Antidepressants help manage trigeminal nerve injuries

Pharmacologic management can be used to treat trigeminal nerve injury pain after dental implant surgery, according to a study in the International Journal of Prosthodontics (July/August 2010, Vol. 23:4, pp. 342-346).

Injuries to the trigeminal nerve are a common postoperative complication of dental implant surgery, researchers from Yonsei University in Korea noted. Usually, the altered sensation and neuropathic pain caused by the nerve injury is temporary, but a permanent neurosensory disorder can sometimes occur. Surgery is commonly used to treat this condition but is associated with some complications and yields a relatively low success rate.

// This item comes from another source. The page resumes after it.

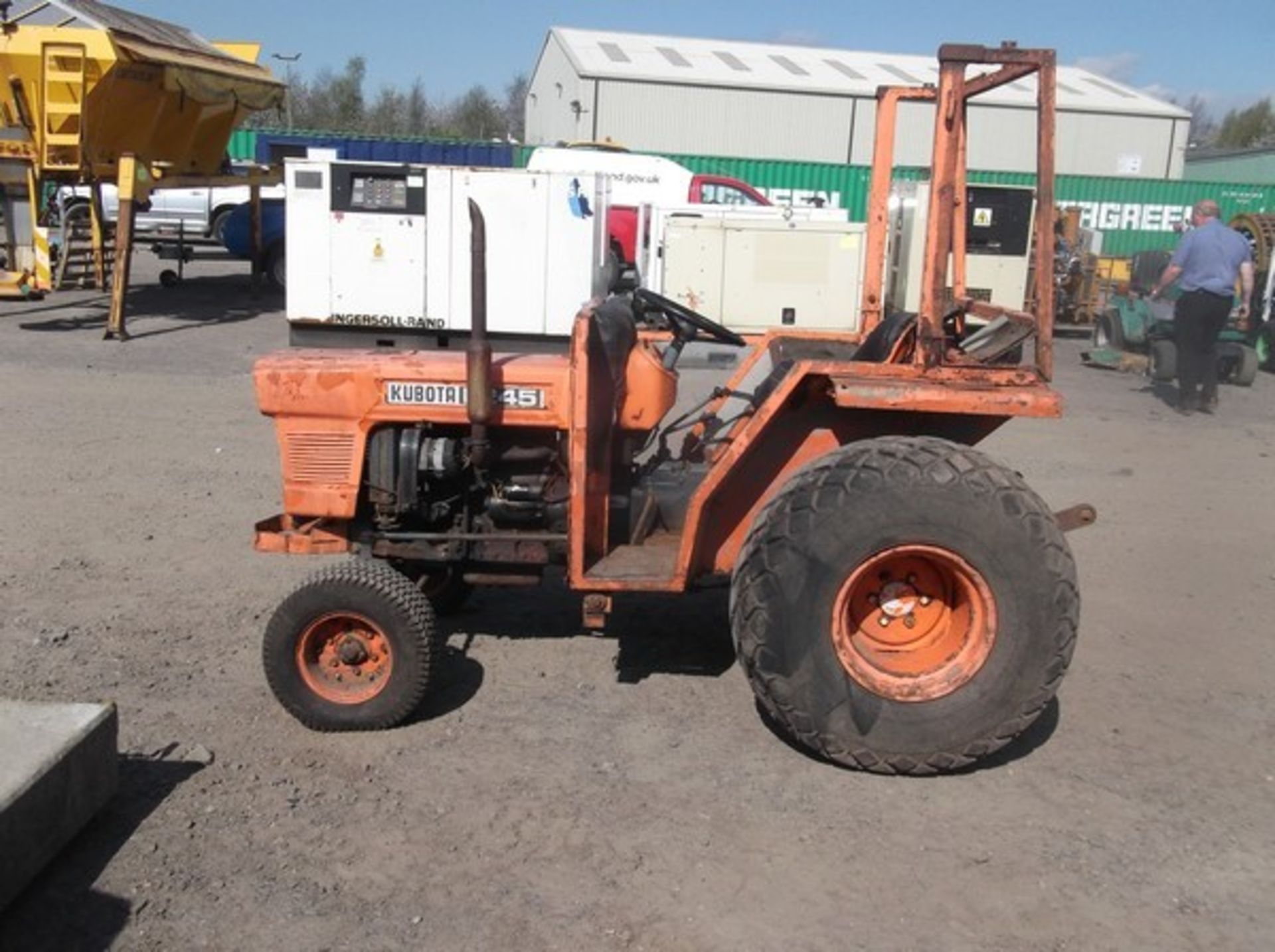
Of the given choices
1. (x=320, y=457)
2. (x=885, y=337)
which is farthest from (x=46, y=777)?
(x=885, y=337)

The study evaluated 85 patients who visited a temporomandibular joint and orofacial pain clinic with a history of trigeminal nerve injury pain after dental implant surgery. The researchers prescribed various medications for 12 weeks. The patients' pain characteristics, average percentage of pain reduction, and pain-relieving factors were investigated prospectively.

Patients who took anticonvulsants and antidepressants for at least 12 weeks reported a mean reduction in pain of 24.8%, the researchers found. Patients who experienced an altered sensation and neuropathic pain for more than one year also reported a reduction in pain and discomfort, with an average decrease of 17.1%. In addition, the researchers noted that early treatment using medications had a significant effect on reducing the level of pain and discomfort.